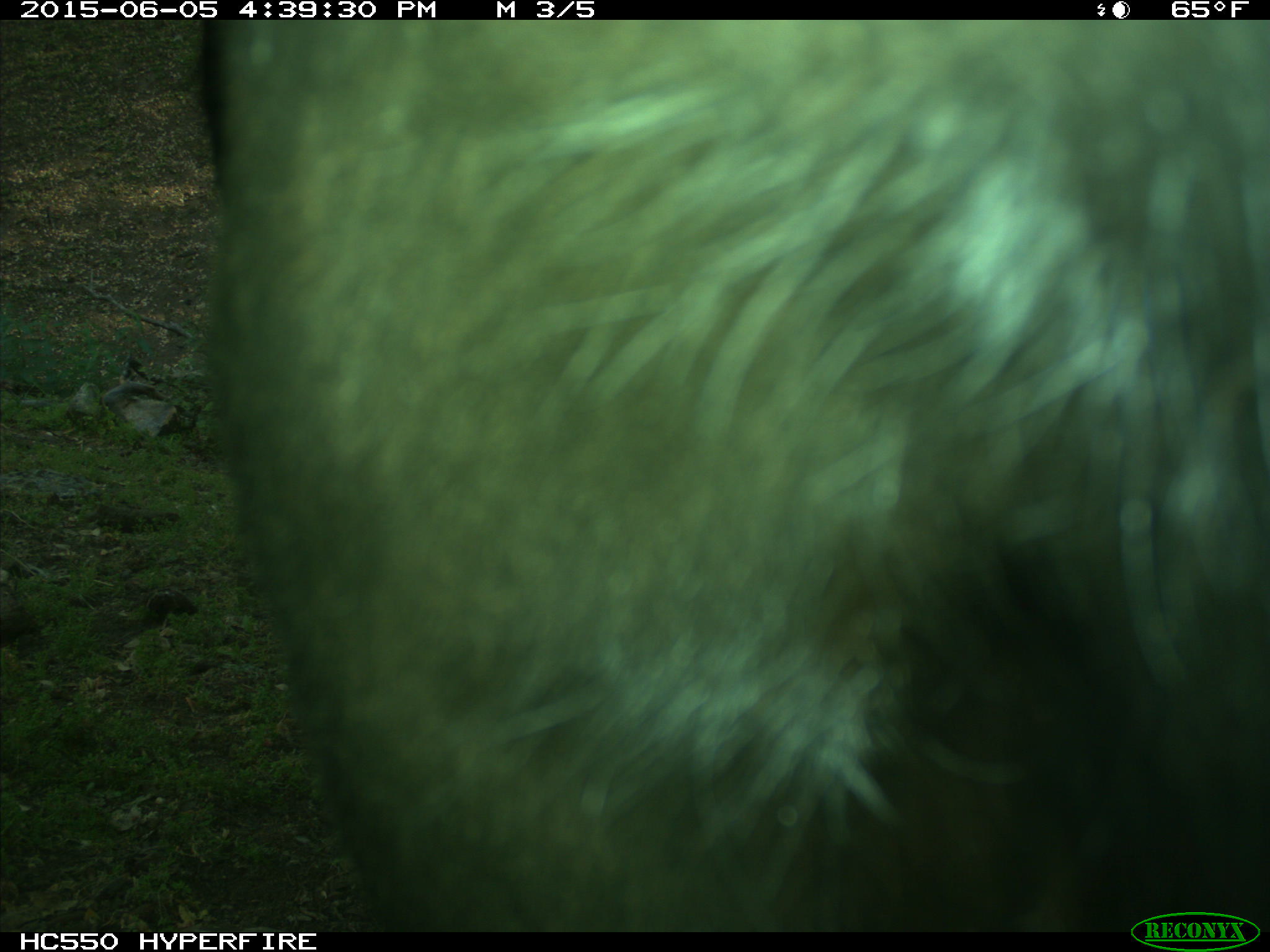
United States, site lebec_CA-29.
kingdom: Animalia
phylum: Chordata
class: Mammalia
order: Artiodactyla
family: Bovidae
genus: Bos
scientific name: Bos taurus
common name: domestic cow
Bos taurus (domestic cow).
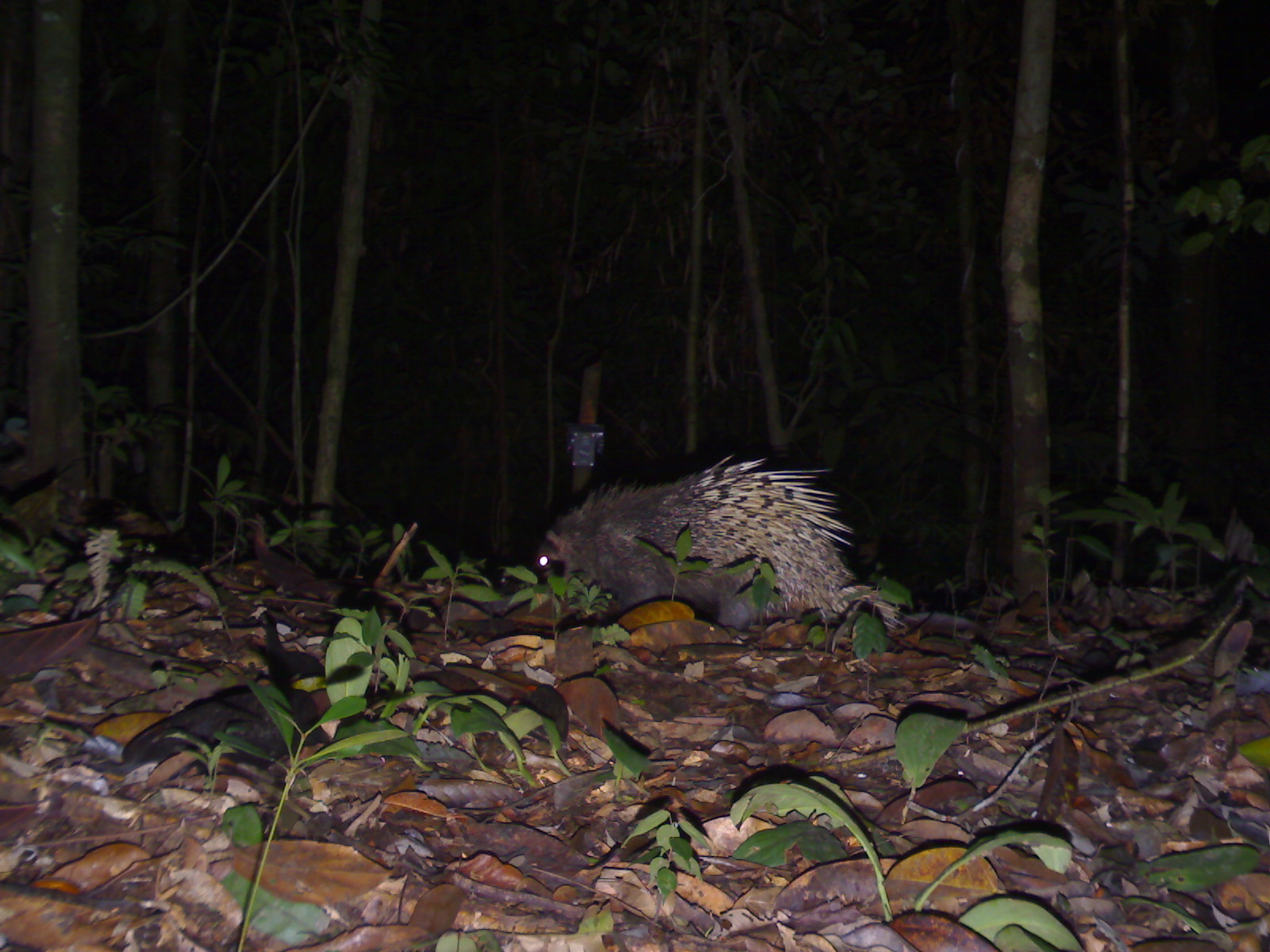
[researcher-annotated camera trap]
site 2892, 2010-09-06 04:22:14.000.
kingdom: Animalia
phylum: Chordata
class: Mammalia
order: Rodentia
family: Hystricidae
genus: Hystrix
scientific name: Hystrix brachyura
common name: east asian porcupine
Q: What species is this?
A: Hystrix brachyura (east asian porcupine).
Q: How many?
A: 1.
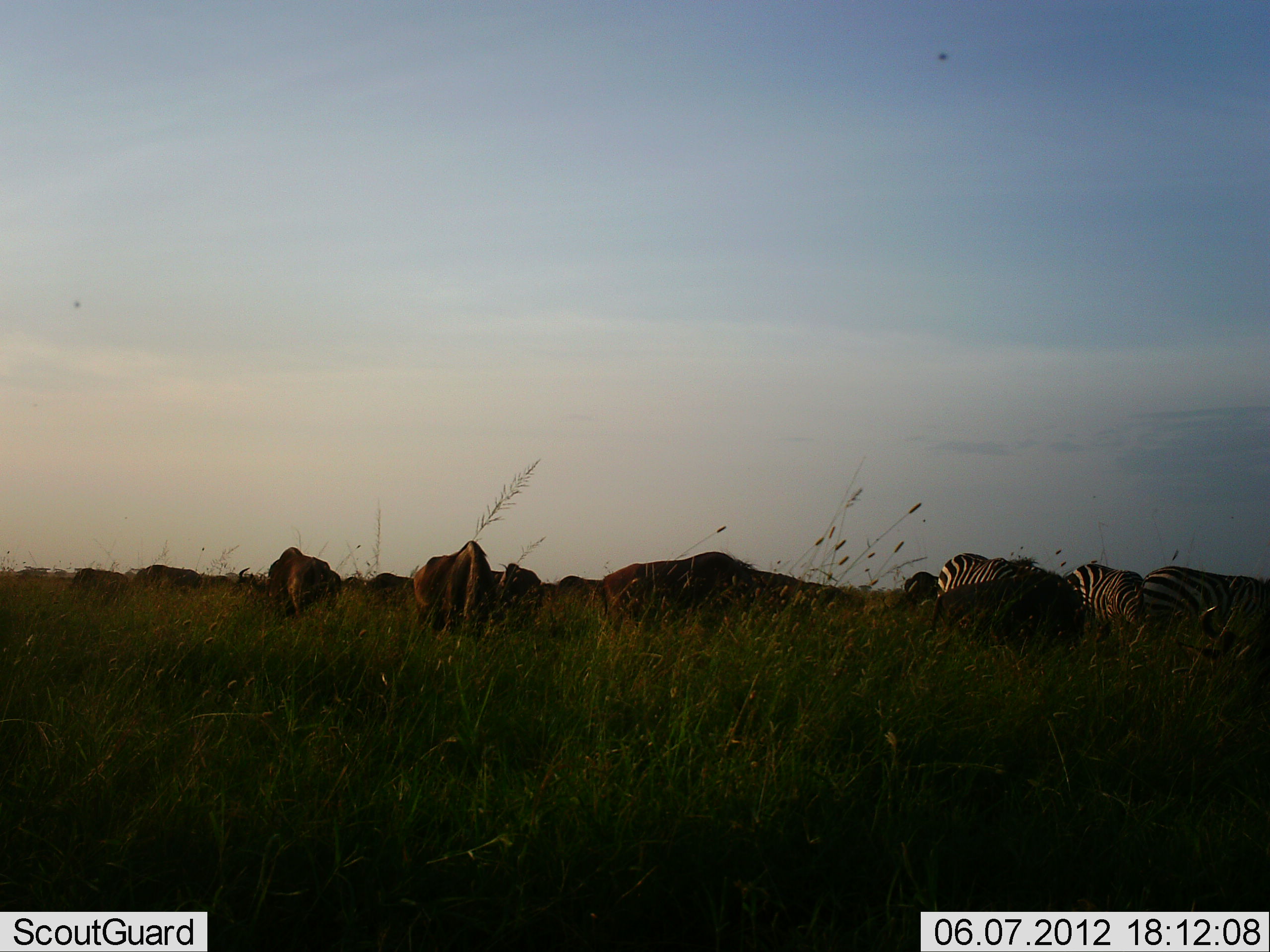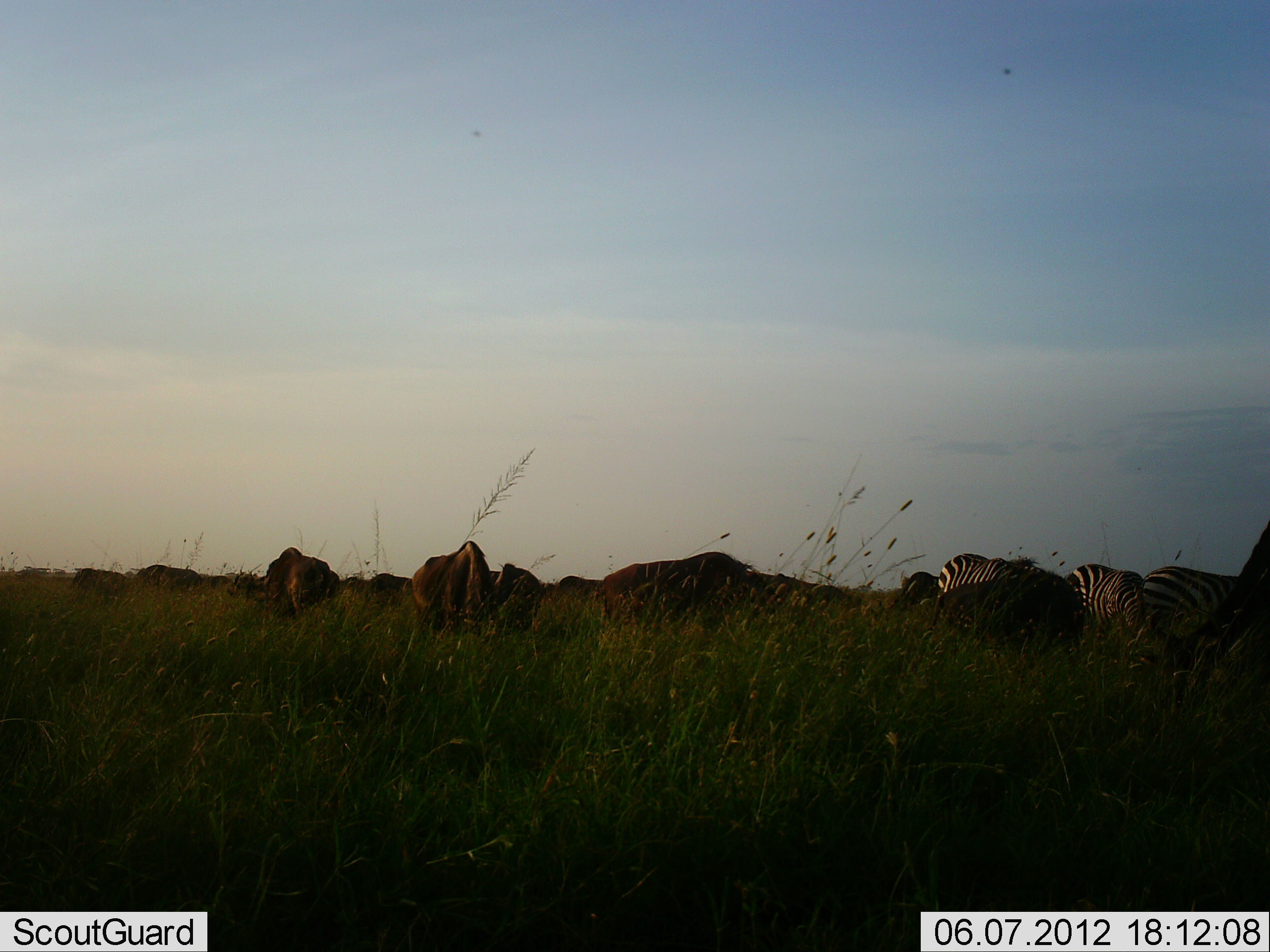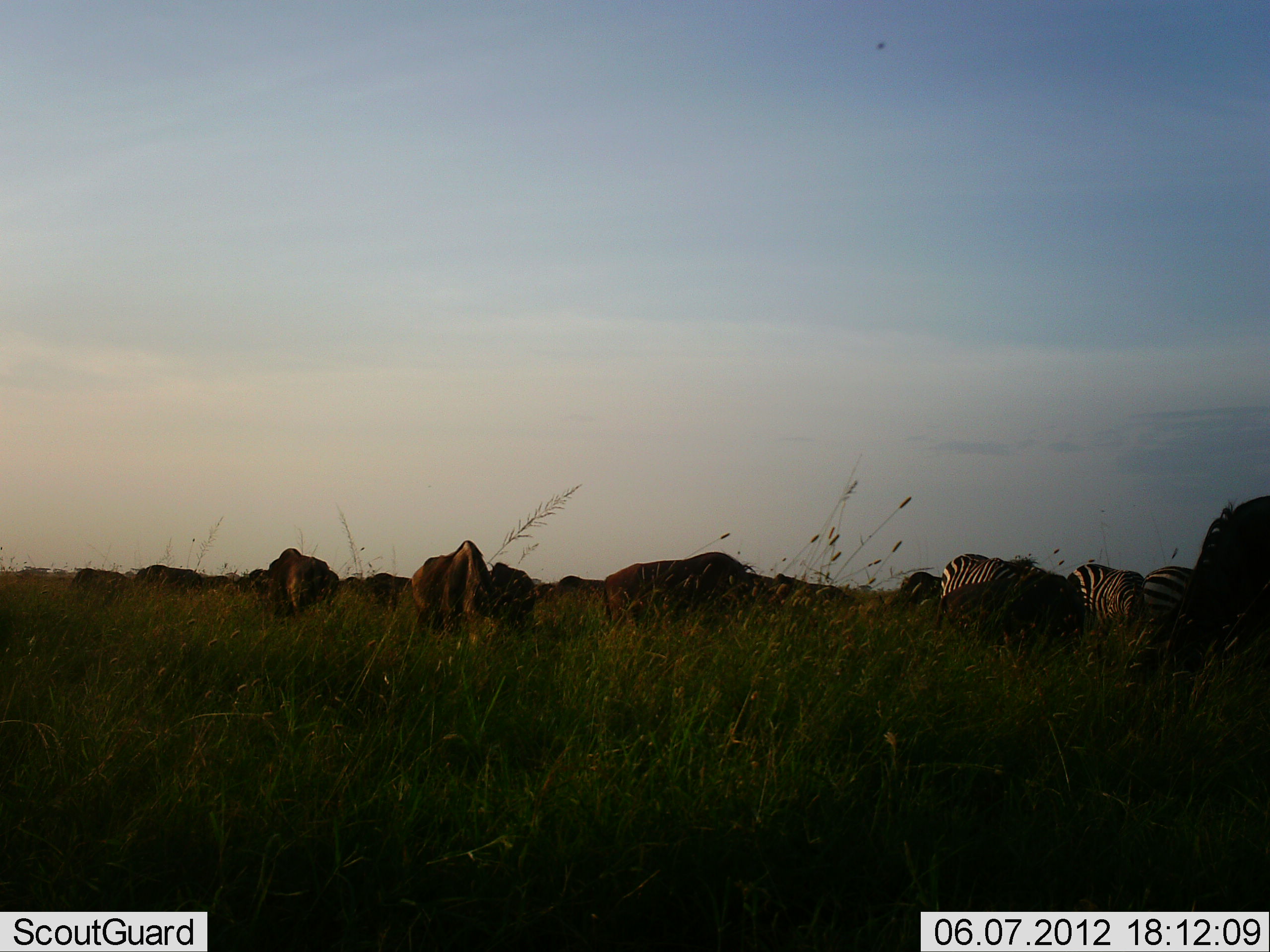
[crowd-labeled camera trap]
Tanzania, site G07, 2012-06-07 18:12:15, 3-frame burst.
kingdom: Animalia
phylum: Chordata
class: Mammalia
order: Artiodactyla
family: Bovidae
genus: Connochaetes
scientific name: Connochaetes taurinus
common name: blue wildebeest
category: wildebeest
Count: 11-50.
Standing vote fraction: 55%.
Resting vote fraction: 0%.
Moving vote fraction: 9%.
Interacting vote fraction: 0%.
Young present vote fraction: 0%.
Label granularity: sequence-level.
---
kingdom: Animalia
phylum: Chordata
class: Mammalia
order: Perissodactyla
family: Equidae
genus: Equus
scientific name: Equus quagga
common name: plains zebra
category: zebra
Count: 3.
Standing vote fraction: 46%.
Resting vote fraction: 0%.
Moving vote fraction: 0%.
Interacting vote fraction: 0%.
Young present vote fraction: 0%.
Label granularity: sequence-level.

Directions for this task:
Give again, word for word, every line from the one holding "Standing vote fraction: 55%." to the end of the data.

Response to this task:
Standing vote fraction: 55%.
Resting vote fraction: 0%.
Moving vote fraction: 9%.
Interacting vote fraction: 0%.
Young present vote fraction: 0%.
Label granularity: sequence-level.
---
kingdom: Animalia
phylum: Chordata
class: Mammalia
order: Perissodactyla
family: Equidae
genus: Equus
scientific name: Equus quagga
common name: plains zebra
category: zebra
Count: 3.
Standing vote fraction: 46%.
Resting vote fraction: 0%.
Moving vote fraction: 0%.
Interacting vote fraction: 0%.
Young present vote fraction: 0%.
Label granularity: sequence-level.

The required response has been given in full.